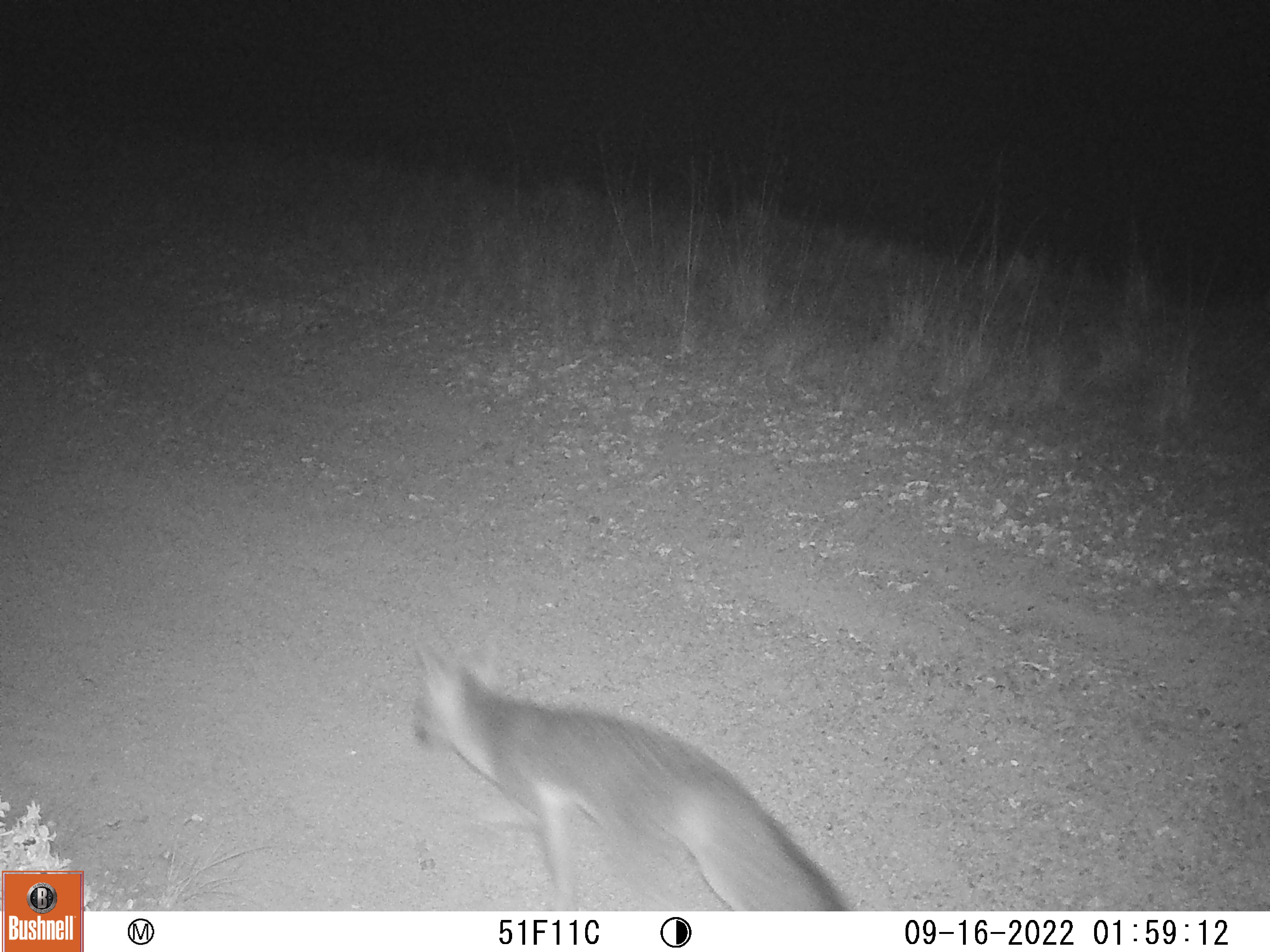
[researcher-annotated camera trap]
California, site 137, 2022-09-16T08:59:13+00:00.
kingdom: Animalia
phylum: Chordata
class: Mammalia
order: Carnivora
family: Canidae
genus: Urocyon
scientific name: Urocyon cinereoargenteus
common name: gray fox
Gray fox (Urocyon cinereoargenteus).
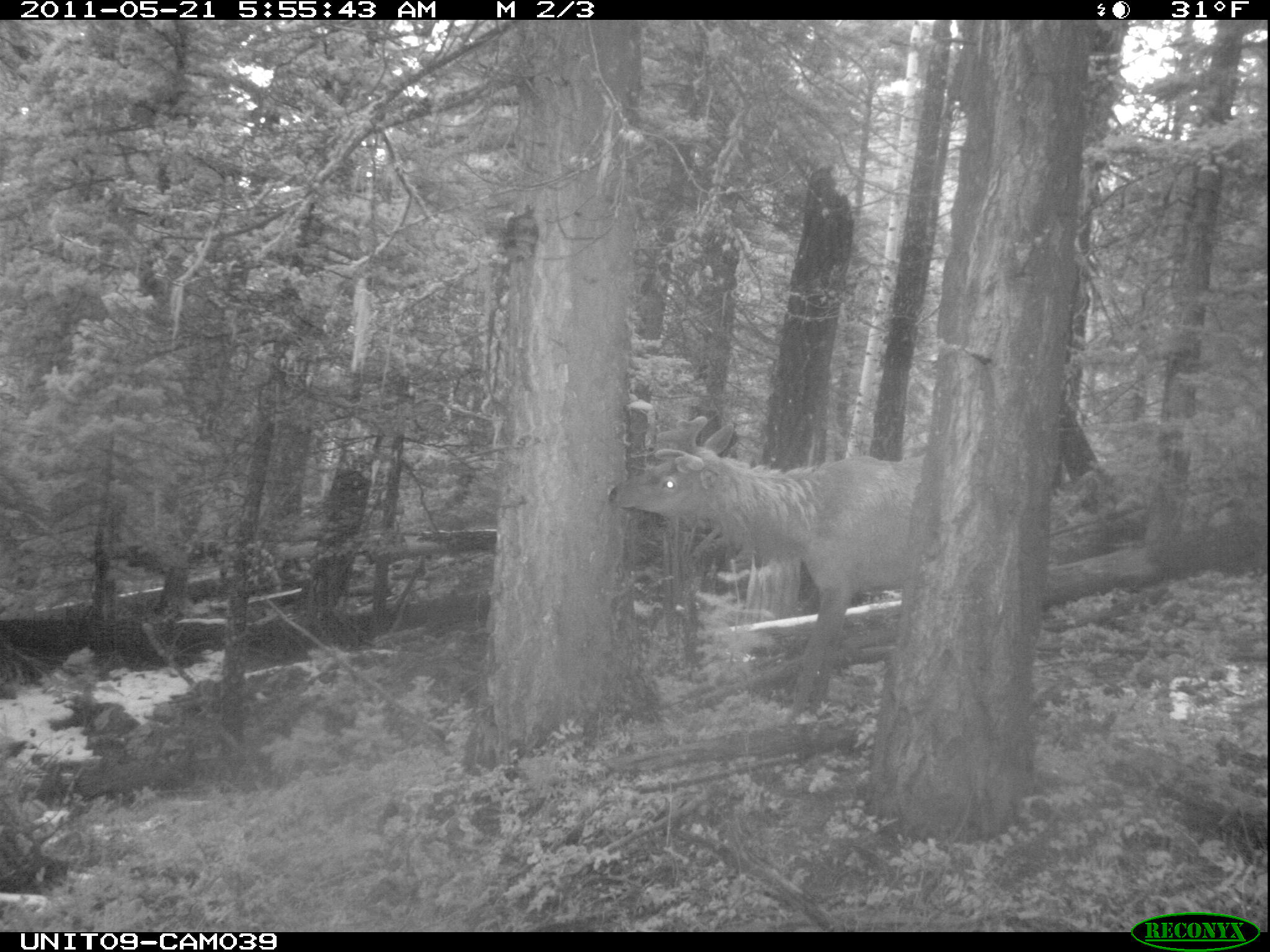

- - - - -

◆ **What the task asks**
Skip the pictures and print each record exactly as it stands.

◆ **Solution to this task**
[researcher-annotated camera trap]
California, site 137, 2022-09-16T08:59:13+00:00.
kingdom: Animalia
phylum: Chordata
class: Mammalia
order: Carnivora
family: Canidae
genus: Urocyon
scientific name: Urocyon cinereoargenteus
common name: gray fox
Gray fox (Urocyon cinereoargenteus).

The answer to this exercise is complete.